#### Exercise instructions
Line by line, copy the records below exactly and leave the pictures out.

#### Stored data ####

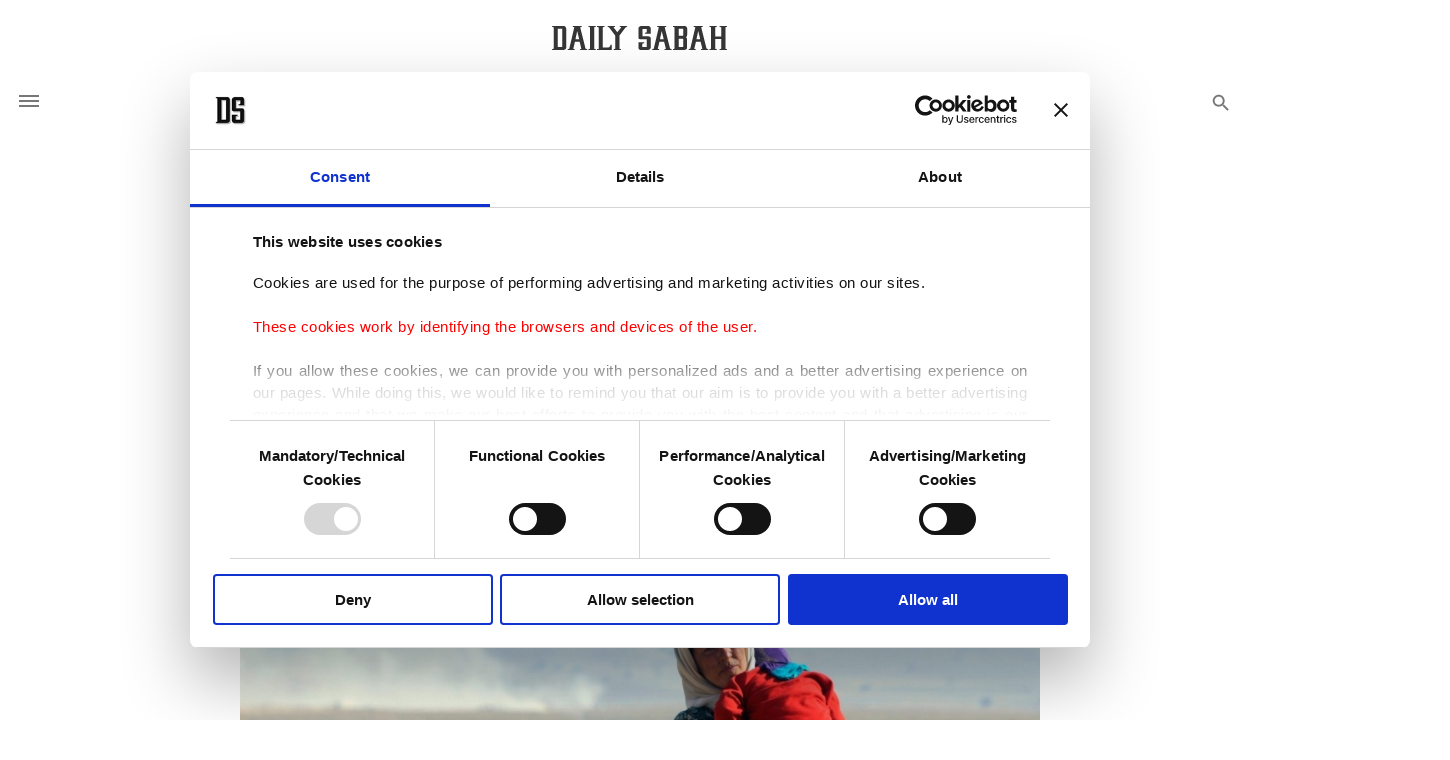

--- FILE ---
content_type: text/html; charset=UTF-8
request_url: https://www.dailysabah.com/article_count/131051
body_size: -84
content:
Article Id: 131051- Visit_count: 1</br>counter_mod: 10<br> mod: 1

####

#### Your response
--- FILE ---
content_type: text/html; charset=UTF-8
request_url: https://www.dailysabah.com/article_count/131051
body_size: -84
content:
Article Id: 131051- Visit_count: 1</br>counter_mod: 10<br> mod: 1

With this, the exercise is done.